Similar concerns about teaching critical race theory in schools prompted the Richland School Board to pass a resolution explaining that employees are not trained to teach CRT.
The resolution said they are committed to increasing equity, cultural awareness, diversity and inclusion.
“These are our thoughts and values, collectively and individually,” said board chairman Rick Jansons in a statement after the vote. “This resolution and motion is intended to make clear the position of individual council and council members as we move forward in our work with our community and with the goal of correcting the many misunderstandings this council has heard in our community.”
Sierra told the Herald what she wanted to make sure everyone felt represented in the class.

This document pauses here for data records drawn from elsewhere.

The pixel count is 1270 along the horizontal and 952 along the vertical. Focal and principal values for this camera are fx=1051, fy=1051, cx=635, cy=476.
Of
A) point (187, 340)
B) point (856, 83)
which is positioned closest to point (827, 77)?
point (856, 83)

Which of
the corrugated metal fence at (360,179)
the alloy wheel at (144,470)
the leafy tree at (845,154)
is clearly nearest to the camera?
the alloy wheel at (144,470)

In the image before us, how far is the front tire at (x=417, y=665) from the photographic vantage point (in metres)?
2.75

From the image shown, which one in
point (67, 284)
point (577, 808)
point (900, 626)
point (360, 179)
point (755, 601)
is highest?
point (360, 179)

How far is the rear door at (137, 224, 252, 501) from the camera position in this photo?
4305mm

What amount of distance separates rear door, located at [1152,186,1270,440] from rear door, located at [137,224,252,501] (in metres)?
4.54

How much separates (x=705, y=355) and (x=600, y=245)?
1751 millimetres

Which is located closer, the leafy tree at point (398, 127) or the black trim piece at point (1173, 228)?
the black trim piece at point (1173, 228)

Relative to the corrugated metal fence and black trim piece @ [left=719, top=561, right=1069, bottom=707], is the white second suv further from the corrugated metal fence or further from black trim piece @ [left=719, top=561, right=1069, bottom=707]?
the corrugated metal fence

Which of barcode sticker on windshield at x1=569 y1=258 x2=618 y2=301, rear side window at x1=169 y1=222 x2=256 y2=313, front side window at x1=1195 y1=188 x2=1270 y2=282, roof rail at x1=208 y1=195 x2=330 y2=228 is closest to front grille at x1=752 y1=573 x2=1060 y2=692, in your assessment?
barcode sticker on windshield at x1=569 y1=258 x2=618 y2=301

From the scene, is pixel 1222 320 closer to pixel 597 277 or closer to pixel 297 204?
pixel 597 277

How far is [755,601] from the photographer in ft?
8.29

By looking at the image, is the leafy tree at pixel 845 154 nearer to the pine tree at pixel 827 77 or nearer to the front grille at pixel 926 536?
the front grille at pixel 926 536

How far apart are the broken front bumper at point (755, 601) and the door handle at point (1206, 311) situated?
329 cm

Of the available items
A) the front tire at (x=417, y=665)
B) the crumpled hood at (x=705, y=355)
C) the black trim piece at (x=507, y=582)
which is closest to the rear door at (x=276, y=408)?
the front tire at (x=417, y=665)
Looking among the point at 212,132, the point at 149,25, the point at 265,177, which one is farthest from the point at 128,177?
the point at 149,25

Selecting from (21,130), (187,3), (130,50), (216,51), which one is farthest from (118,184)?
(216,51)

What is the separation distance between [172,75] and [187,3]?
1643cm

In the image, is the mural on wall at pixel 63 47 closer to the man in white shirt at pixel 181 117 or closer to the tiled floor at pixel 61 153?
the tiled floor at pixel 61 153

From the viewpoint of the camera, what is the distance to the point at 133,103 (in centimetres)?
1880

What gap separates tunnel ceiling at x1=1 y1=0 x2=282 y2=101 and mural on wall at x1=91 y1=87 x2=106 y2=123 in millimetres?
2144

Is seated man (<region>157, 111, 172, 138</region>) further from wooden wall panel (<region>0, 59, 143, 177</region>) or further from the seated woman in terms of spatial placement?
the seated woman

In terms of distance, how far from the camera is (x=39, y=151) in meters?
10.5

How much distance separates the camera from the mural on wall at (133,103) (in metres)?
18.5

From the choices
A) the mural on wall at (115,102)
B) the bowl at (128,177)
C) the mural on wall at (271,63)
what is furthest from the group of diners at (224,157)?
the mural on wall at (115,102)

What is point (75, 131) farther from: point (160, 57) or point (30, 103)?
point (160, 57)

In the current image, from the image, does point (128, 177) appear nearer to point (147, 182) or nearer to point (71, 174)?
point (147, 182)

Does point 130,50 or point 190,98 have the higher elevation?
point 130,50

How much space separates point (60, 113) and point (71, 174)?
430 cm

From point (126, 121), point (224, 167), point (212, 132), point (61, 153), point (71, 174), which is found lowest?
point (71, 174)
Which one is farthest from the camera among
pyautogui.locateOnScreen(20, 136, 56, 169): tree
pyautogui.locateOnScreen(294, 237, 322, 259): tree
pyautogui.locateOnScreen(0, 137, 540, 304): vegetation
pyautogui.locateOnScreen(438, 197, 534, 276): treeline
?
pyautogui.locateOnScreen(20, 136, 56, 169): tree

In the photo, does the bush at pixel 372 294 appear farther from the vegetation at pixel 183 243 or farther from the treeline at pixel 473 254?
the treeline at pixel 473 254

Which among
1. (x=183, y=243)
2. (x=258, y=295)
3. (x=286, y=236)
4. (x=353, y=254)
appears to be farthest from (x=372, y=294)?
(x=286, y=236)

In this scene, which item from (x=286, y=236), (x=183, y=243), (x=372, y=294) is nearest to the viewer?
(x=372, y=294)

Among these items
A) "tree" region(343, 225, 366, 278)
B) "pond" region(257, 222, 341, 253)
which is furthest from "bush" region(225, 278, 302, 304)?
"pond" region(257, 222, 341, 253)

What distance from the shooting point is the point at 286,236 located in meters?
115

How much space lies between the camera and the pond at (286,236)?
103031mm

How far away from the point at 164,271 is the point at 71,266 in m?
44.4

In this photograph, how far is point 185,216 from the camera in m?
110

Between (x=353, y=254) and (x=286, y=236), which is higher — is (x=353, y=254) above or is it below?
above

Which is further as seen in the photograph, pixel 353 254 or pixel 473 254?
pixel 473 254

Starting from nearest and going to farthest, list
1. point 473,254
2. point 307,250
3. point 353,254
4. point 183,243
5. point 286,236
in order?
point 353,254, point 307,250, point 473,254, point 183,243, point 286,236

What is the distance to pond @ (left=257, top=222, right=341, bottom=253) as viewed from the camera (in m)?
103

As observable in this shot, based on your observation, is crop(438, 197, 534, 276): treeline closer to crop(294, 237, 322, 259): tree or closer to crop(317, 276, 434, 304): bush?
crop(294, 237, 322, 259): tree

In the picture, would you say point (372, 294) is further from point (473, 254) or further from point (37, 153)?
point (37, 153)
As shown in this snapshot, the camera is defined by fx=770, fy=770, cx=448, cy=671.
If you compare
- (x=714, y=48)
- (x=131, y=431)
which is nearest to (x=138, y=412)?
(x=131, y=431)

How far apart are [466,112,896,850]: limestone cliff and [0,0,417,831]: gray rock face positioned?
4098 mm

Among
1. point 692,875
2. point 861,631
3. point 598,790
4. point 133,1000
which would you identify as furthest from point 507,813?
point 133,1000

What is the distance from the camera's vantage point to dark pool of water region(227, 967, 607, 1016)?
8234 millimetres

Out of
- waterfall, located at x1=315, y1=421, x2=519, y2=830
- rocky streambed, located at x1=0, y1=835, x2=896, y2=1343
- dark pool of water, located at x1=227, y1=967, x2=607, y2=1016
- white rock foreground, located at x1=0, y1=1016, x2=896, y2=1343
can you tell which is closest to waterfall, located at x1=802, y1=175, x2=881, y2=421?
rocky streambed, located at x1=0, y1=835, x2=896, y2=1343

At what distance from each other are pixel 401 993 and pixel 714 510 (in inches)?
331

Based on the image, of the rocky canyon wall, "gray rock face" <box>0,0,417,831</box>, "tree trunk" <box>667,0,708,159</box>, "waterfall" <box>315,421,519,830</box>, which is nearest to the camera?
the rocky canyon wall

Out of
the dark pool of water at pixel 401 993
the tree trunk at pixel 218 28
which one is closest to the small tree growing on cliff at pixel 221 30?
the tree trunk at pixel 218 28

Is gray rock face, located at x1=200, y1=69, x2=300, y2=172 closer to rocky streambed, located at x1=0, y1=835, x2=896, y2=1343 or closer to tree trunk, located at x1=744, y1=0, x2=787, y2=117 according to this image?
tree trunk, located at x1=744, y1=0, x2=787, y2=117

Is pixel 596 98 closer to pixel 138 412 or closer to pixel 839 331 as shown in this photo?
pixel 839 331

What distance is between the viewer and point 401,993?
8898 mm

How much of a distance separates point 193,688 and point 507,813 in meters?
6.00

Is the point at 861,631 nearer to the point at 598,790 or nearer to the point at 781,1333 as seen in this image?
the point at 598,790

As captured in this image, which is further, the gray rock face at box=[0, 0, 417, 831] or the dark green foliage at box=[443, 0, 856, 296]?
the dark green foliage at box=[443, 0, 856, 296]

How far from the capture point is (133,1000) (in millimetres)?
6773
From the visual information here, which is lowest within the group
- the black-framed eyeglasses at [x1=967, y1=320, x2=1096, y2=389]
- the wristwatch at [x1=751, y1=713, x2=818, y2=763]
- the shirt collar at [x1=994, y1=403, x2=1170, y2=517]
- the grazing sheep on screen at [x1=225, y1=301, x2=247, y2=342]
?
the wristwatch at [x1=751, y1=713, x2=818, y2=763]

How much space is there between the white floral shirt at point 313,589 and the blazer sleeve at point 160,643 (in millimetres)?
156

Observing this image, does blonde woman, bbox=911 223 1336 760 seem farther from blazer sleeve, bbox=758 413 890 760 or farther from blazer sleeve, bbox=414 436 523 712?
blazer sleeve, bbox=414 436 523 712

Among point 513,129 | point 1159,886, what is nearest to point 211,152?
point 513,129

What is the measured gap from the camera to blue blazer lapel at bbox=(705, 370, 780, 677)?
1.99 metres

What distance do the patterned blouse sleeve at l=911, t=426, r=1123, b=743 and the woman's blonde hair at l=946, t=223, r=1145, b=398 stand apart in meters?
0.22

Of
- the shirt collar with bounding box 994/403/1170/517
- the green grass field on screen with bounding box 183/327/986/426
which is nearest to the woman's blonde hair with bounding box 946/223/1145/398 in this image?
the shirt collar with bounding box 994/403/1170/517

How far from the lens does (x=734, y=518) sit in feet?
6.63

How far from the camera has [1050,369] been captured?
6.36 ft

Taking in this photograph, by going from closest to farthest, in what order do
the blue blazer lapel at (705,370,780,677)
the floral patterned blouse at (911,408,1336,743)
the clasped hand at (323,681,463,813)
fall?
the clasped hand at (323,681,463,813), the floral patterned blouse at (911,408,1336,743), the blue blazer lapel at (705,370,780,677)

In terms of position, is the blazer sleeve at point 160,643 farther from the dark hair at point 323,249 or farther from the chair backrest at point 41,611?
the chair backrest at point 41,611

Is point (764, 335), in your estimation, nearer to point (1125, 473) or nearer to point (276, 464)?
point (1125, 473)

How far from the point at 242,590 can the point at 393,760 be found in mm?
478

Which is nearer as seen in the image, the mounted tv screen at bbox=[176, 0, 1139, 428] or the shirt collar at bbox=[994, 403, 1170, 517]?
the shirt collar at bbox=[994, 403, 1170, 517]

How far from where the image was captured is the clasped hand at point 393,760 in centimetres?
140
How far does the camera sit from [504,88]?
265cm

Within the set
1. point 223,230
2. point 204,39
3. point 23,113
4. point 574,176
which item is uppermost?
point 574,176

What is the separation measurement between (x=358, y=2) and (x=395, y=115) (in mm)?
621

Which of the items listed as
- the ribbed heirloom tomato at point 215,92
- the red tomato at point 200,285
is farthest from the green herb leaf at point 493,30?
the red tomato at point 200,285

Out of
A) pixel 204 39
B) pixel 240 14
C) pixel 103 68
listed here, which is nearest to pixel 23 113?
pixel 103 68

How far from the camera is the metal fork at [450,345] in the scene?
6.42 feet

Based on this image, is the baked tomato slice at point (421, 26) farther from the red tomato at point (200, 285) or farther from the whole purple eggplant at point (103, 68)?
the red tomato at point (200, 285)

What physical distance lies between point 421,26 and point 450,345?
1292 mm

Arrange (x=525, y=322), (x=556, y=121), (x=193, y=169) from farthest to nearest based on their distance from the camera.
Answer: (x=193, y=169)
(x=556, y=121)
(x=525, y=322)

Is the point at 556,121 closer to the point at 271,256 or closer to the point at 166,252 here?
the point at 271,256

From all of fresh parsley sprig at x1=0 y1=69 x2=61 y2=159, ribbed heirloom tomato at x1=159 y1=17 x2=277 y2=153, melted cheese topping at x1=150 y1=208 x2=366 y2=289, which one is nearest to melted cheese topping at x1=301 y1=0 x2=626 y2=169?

She noted that the story she was taught in school glossed over some of the most uncomfortable moments in history, such as the Tulsa Race Massacre in 1921 and the Syphilis Study of the Service of United States Public Health in Tuskegee.
She pointed out that because she teaches children ages 5 to 11, many topics are not developmentally appropriate.
What she doesn’t want to see is the politics that prevent giving students of other ages all the information so they can make decisions.
“I want us to teach the truth and recognize the past,” she said.